Слова и правда раскрасили Ренату, и она выглядела менее печальной. В конце концов, произошедшее – не конец света, как можно было подумать. Всегда есть щель, в которую можно протиснуться. Да и начинать новую жизнь после поддержки отца ей не особо и хотелось.
Казалось, что она уедет навсегда, но ей нужно просто отдохнуть и собраться с мыслями, ведь, как она читала в одной книжке, воин является воином до конца, пока держит в руках меч, а Рената ещё докажет, что может жонглировать ими.
Восстановиться на работе, прогуляться по любимым местам, которые дарили ей силы, сможет найти новых друзей. По большей части ей печально за своих подруг, что пытаются продлить молодость, неспособные остепениться.
В самом начале их дружбы Рената считала, будто они вчетвером – не разлей вода, но время показало, оскалило подруг против неё, и в итоге они разошлись по разным дорогам, не осуждаемые друг другом.
По крайней мере, Рената не осуждала их, хоть особо не понимала, как можно в своём стремлении охмурить «папиков» полностью забыть про свою честь. Как они в целом могли забыть про свои взгляды, в которых читалось осуждение накаченных гиалуроном девочек в сопровождении, а потом самим сесть на их места.
Возможно, они намного счастливее Ренаты. «Слава богу, они не видели меня в таком состоянии», – подумала Рената, ведь разошлись они задолго до инцидента. После их слов о том, как разочарованы в своей некогда подруге, ей казалось: узнай они про Ренату сейчас – если бы не сожрали её с потрохами, то брызгали бы ядом, показывая свою натуру.
Виктор говорил ей, что друзей нужно искать уже в зрелом возрасте, когда вам ничего не нужно доказывать и не всегда удаётся поддерживать связь с тем, кто пинал с тобой мячик во дворе.
Время идёт, взгляды и мнения меняются. В один момент ты понимаешь, что тот, кого ты помнишь, и тот, кто сейчас стоит перед тобой, – это не один и тот же человек.
***
Они с отцом доехали до Казанского вокзала, где сотни пассажиров стремились на свой поезд, дребезжа колёсиками по плитке, мчась внутрь здания. Таксисты старого формата, что с отвращением относятся к платформам крупных корпораций, что мешают им «бомбить», стояли и завлекали к себе, чтобы «отвезти, куда надо и как надо», выставляя потом конский ценник. Сидели бабушки, продающие цветы, обсуждая между собой бездомных, что шатались по периметру, вопрошая мелочь у зевак и честно клялись, что это им на пропитание.

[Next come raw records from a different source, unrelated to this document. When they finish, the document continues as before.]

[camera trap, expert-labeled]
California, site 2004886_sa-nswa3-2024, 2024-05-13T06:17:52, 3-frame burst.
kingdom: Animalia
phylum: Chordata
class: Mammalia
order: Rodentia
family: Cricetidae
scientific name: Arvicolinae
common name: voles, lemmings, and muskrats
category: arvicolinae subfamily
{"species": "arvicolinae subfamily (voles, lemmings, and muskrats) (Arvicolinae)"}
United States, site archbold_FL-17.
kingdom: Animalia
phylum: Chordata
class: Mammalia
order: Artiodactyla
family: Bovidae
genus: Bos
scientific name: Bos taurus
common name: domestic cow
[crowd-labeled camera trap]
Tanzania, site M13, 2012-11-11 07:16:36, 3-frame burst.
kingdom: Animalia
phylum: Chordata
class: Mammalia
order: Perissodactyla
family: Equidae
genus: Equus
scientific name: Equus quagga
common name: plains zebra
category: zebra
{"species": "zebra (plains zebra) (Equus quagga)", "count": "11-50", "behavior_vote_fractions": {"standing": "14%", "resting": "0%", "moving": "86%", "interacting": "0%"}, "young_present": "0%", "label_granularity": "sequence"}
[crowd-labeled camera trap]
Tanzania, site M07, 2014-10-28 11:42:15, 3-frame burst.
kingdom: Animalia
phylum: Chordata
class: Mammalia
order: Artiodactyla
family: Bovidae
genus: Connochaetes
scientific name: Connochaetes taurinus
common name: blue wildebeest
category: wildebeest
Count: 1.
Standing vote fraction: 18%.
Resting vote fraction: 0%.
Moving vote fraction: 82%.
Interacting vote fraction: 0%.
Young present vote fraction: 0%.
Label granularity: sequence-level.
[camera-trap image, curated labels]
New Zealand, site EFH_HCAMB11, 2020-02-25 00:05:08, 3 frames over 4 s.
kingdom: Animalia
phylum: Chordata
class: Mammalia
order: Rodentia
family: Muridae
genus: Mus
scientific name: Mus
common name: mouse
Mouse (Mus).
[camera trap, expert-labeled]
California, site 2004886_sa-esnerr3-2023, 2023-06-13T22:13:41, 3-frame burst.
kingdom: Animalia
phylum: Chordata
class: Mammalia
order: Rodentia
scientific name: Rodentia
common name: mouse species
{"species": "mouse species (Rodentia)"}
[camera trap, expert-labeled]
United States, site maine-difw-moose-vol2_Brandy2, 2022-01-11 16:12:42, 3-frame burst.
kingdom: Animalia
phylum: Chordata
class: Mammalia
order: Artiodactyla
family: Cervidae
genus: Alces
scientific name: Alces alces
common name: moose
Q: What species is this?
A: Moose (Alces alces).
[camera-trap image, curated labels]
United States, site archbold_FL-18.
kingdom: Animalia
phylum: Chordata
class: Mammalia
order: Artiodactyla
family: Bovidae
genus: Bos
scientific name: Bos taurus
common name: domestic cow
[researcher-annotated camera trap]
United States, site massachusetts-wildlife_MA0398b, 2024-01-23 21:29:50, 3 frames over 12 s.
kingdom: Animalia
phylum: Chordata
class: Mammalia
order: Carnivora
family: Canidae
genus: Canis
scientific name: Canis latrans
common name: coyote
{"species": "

Мимо таких Рената никогда не проходила мимо, но не из жалости останавливалась, а предлагая настоящую работу: например, прийти и подмести двор вместе с ней, получив за это пять тысяч. Пыталась собрать как можно больше таких бедолаг, что общество отделило в касты неприкасаемых, но каждый раз, собирая по улице десяток таких душ, приходило всего двое, но честно отрабатывая свою долю, получая даже больше.
Отец поощрял такие стремления, видя результат, даже звал перекусить домой трудяг, где вроде бы взрослые мужчины сжимались в гостях до испуганных мальчишек.
Многие юлили и завирались в своей биографии, но некоторые честно отвечали на вопросы, как их занесло на улицу, и истории там были плачевные: от стервы-жены, что обманом переписывала на себя всё жильё, забирая оставленную бабушкой квартиру, до потери памяти из-за драки, где мужчина пытался заступиться за девушку, в итоге оказавшись за бортом поезда где-то в районе нашего города без документов и одежды, а теперь, зная, что жил в населённом пункте, в котором первая буква – Р, ездил по всей географии, нигде не находя ни друзей, ни родственников.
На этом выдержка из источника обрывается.